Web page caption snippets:
▼

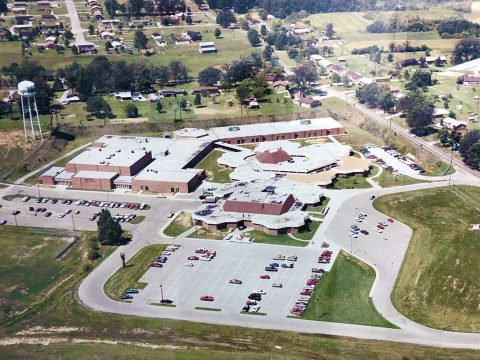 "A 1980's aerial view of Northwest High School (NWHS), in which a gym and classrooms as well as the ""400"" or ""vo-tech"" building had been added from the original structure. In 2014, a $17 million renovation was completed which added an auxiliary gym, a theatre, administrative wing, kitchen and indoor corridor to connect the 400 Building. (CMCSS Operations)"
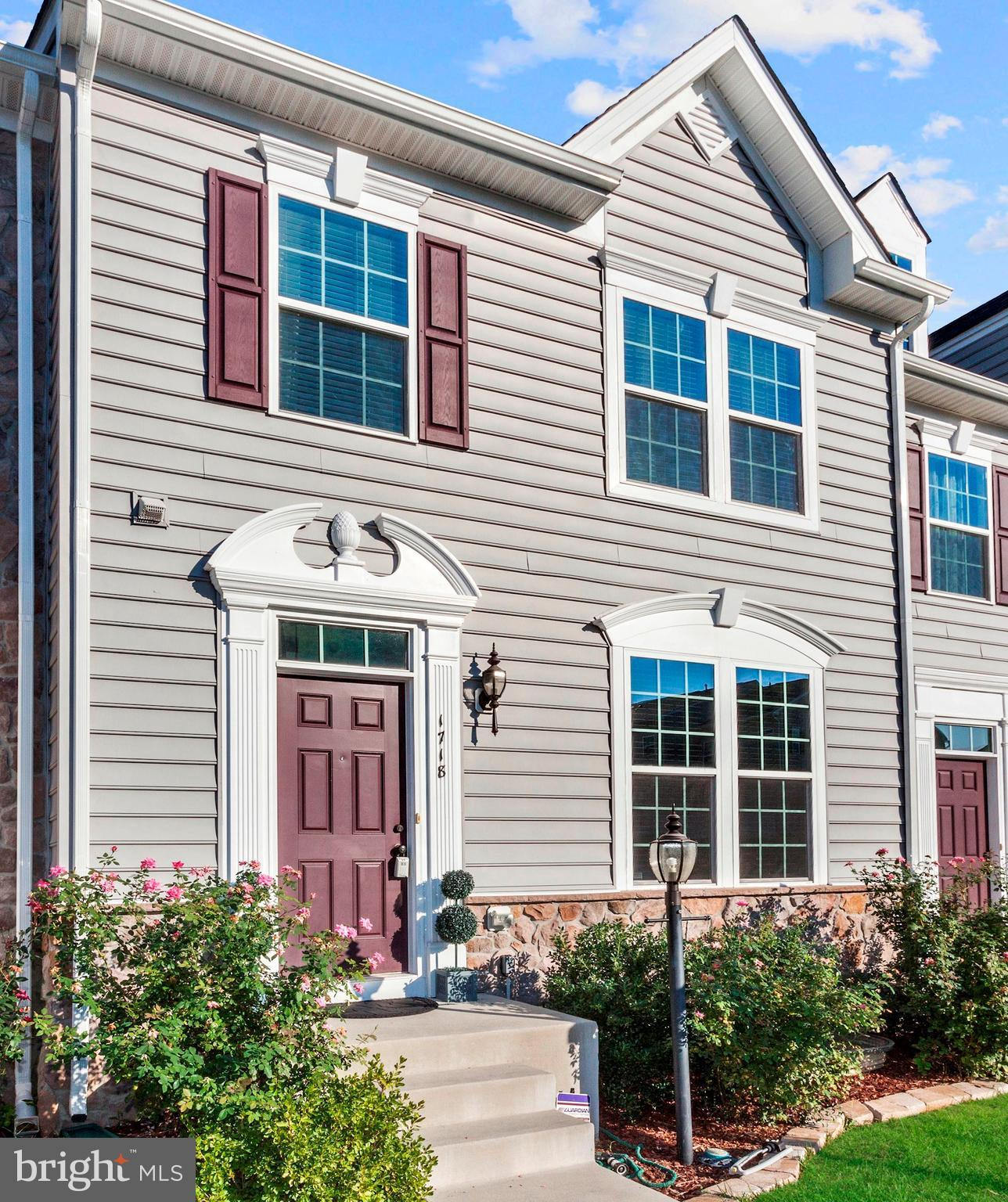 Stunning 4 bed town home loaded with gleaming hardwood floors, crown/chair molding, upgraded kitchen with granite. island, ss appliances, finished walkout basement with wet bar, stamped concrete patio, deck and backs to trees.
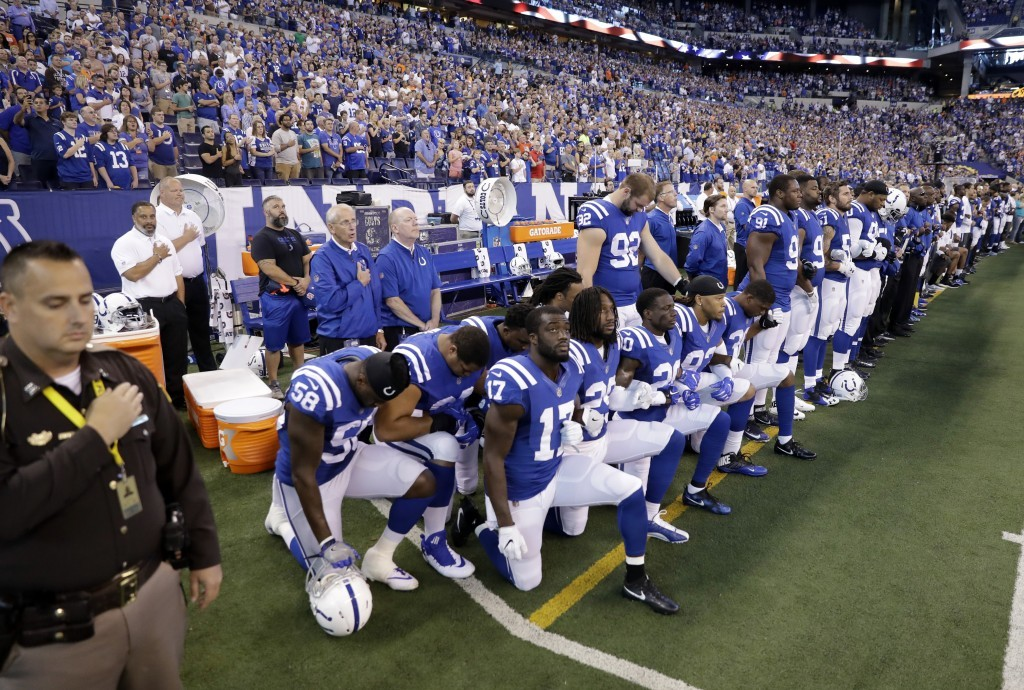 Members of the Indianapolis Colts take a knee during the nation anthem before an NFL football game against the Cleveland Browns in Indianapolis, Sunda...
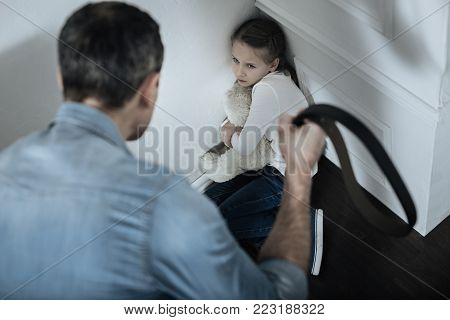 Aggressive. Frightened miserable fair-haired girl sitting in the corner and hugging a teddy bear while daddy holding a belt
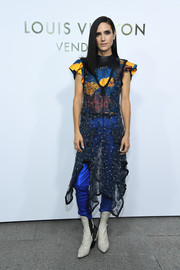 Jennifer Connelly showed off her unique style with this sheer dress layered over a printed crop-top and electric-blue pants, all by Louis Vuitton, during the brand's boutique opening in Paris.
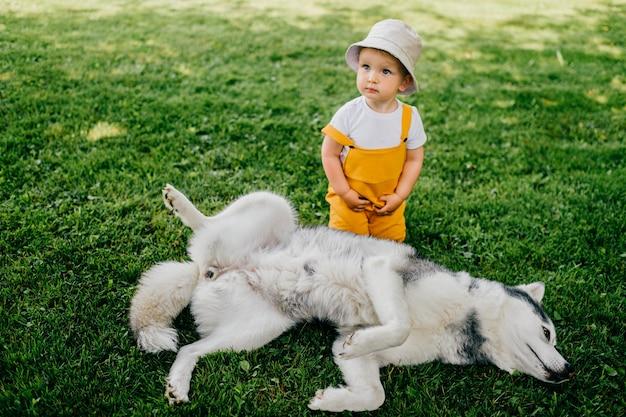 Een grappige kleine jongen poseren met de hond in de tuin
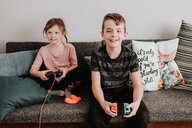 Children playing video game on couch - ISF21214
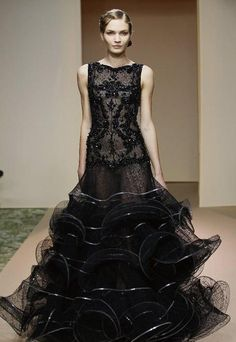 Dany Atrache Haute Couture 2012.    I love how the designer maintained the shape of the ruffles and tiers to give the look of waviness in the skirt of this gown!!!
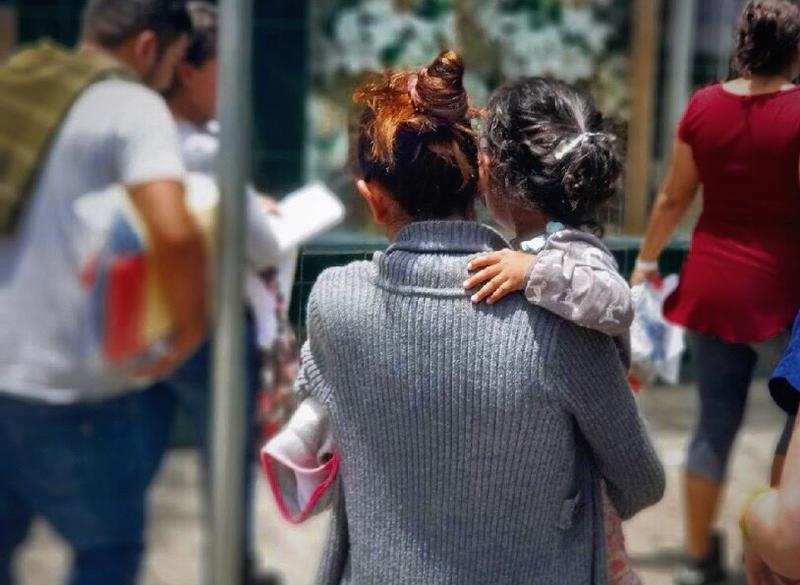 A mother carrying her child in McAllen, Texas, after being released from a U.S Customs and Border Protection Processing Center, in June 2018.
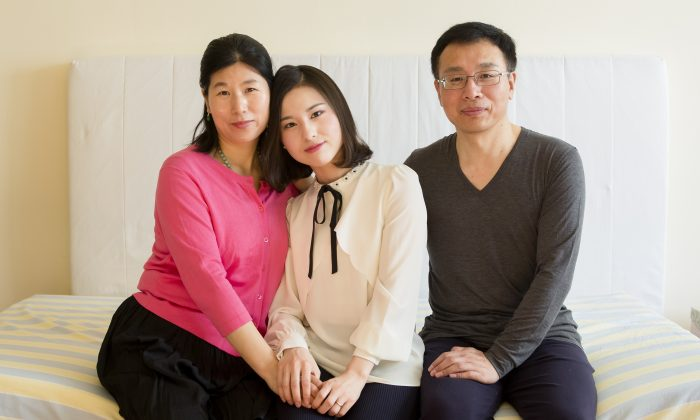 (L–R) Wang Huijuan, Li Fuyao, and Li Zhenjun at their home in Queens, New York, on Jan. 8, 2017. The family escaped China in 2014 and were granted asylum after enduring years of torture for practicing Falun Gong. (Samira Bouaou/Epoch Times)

▲

:: Task to complete ::
Give the entries again exactly, but skip every image.

:: Result ::
 "A 1980's aerial view of Northwest High School (NWHS), in which a gym and classrooms as well as the ""400"" or ""vo-tech"" building had been added from the original structure. In 2014, a $17 million renovation was completed which added an auxiliary gym, a theatre, administrative wing, kitchen and indoor corridor to connect the 400 Building. (CMCSS Operations)"
 Stunning 4 bed town home loaded with gleaming hardwood floors, crown/chair molding, upgraded kitchen with granite. island, ss appliances, finished walkout basement with wet bar, stamped concrete patio, deck and backs to trees.
 Members of the Indianapolis Colts take a knee during the nation anthem before an NFL football game against the Cleveland Browns in Indianapolis, Sunda...
 Aggressive. Frightened miserable fair-haired girl sitting in the corner and hugging a teddy bear while daddy holding a belt
 Jennifer Connelly showed off her unique style with this sheer dress layered over a printed crop-top and electric-blue pants, all by Louis Vuitton, during the brand's boutique opening in Paris.
 Een grappige kleine jongen poseren met de hond in de tuin
 Children playing video game on couch - ISF21214
 Dany Atrache Haute Couture 2012.    I love how the designer maintained the shape of the ruffles and tiers to give the look of waviness in the skirt of this gown!!!
 A mother carrying her child in McAllen, Texas, after being released from a U.S Customs and Border Protection Processing Center, in June 2018.
 (L–R) Wang Huijuan, Li Fuyao, and Li Zhenjun at their home in Queens, New York, on Jan. 8, 2017. The family escaped China in 2014 and were granted asylum after enduring years of torture for practicing Falun Gong. (Samira Bouaou/Epoch Times)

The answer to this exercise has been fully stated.